Investidores internacionais estão redirecionando seus recursos dos Estados Unidos para mercados emergentes como o Brasil, buscando opções mais profundas e atrativas. Apesar dos riscos políticos, o país continua atraente para capital estrangeiro, especialmente com a aproximação das eleições.
O mercado financeiro também acompanha a primeira reunião do Copom em 2026, com expectativa de manutenção da taxa Selic em 15%. Fluxos internacionais e juros estáveis devem guiar o cenário de curto prazo, mesmo diante das incertezas globais e locais.

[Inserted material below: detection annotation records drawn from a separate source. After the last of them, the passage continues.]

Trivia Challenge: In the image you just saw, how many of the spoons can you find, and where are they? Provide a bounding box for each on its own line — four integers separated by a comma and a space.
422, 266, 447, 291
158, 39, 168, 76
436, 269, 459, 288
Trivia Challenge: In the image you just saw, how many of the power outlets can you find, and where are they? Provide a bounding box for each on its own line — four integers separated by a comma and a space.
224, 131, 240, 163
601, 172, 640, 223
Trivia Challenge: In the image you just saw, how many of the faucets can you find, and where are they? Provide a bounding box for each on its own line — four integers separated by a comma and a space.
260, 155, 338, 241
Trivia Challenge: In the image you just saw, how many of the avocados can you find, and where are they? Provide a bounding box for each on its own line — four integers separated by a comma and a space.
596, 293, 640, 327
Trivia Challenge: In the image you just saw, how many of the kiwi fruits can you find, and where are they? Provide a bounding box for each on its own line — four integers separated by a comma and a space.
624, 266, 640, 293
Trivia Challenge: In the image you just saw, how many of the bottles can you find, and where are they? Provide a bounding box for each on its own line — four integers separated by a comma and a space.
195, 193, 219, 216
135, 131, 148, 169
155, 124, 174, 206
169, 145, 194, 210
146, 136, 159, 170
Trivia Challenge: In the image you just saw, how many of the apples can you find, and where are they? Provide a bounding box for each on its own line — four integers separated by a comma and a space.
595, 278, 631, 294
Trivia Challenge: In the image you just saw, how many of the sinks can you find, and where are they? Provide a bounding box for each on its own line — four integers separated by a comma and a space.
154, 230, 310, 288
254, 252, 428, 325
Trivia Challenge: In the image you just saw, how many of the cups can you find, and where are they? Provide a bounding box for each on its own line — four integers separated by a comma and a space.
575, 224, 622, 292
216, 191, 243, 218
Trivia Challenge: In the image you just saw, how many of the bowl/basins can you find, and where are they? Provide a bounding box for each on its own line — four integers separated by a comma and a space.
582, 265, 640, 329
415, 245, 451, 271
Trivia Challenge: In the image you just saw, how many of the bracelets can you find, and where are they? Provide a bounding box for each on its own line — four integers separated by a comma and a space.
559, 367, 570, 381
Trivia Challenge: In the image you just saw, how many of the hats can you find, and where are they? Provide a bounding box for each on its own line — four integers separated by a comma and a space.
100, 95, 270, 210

O mercado financeiro brasileiro segue impulsionado pela entrada de recursos externos, refletindo em bons resultados nas últimas sessões. O Ibovespa atingiu um patamar recorde nominal, fechando em 175.589,35 pontos, com alta de 2,20%. Paralelamente, o dólar caiu 0,68%, negociado a R$ 5,2845. O movimento, no entanto, vai além dos números locais.
Essa valorização está ligada a uma mudança global na composição dos investimentos. Gestores internacionais têm diminuído a exposição a ativos dos Estados Unidos, favorecendo mercados emergentes como o Brasil, devido à sua maior liquidez e bolsas consideradas profundas. Apesar dos riscos políticos presentes, especialmente por conta das indefinições em torno das eleições de novembro, o país ainda é um dos destinos preferenciais nesse cenário.
O ultrajado câmbio reflete essa movimentação, com a entrada de capital estrangeiro pressionando o dólar para baixo e fortalecendo setores importantes da bolsa, principalmente bancos e companhias ligadas ao mercado interno. Os investidores parecem apostar em uma estratégia de alocação mais ampla e não em movimentos táticos de curto prazo.
Além disso, o mercado se prepara para a primeira reunião do Copom do ano, onde a projeção é de manutenção da taxa Selic em 15%, com uma chance estimada em 82%. Embora a decisão já seja considerada certa, o principal interesse está na comunicação do banco central sobre os próximos passos da política monetária.
Esses fluxos internacionais e a expectativa de juros estáveis devem continuar guiando as operações no curto prazo, mesmo que as incertezas locais e os humores globais possam influenciar os resultados futuros.